「副業を始めたいけれど、何を選べばよいか分からない」
「ブログを始めても、収益が出る前に続かなくなりそう」
会社員の副業は、すぐに大きな収入を得る方法とは限りません。しかし、自分の経験を整理し、会社以外でも役立つ形へ変えることで、収入源と働き方の選択肢を少しずつ増やせます。
大切なのは、勢いで大きく始めることではなく、本業、健康、家族との時間を守りながら、続けられる最小単位を作ることです。
私は銀行システムの開発・保守に25年以上携わってきました。
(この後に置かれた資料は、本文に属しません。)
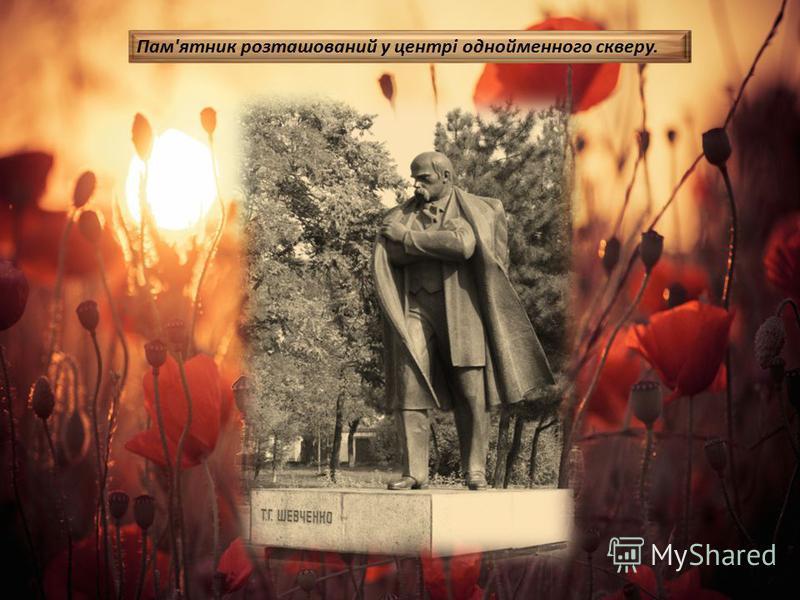 Пам'ятник було створено у 1958 році скульптором І.Дибою.Пам'ятник розташований у центрі однойменного скверу.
長く現場にいると、当たり前に行っている仕事のなかにも、若手や異業種の人に役立つ知識が蓄積していると気づきます。副業は、特別な才能を新しく作るより、これまでの経験を読者の困りごとに合わせて編集するところから始められます。
この記事では、ブログ、Kindle、継続の3つを軸に、会社員が副業を小さく始める方法を解説します。
副業を始める前に4つの安全確認をする
副業のテーマや収益化方法を考える前に、本業と生活を守る条件を確認します。ここを曖昧にすると、収入より大きな問題につながることがあります。
- 就業規則:届出・許可の要否、禁止事項を確認する
- 情報管理:顧客情報、社内資料、未公開情報を使わない
- 時間と健康:睡眠や本業へ影響しない上限を決める
- お金:初期費用と毎月の赤字上限を決める
経験を書くときは守秘義務を優先する
実体験は記事の価値になりますが、会社名や顧客名を伏せれば何でも書けるわけではありません。複数の情報を組み合わせると案件を特定できる場合もあります。
公開済みの一般情報と、自分の判断のプロセスを中心にします。画面、ログ、メール、設計書、数値など、社内や顧客の資料をそのまま使わないことが基本です。
副業時間の上限を先に決める
平日に毎日2時間と決めても、繁忙期には続きません。最初は「平日15分を2回、休日60分」など、忙しい週でも守れる時間から始めます。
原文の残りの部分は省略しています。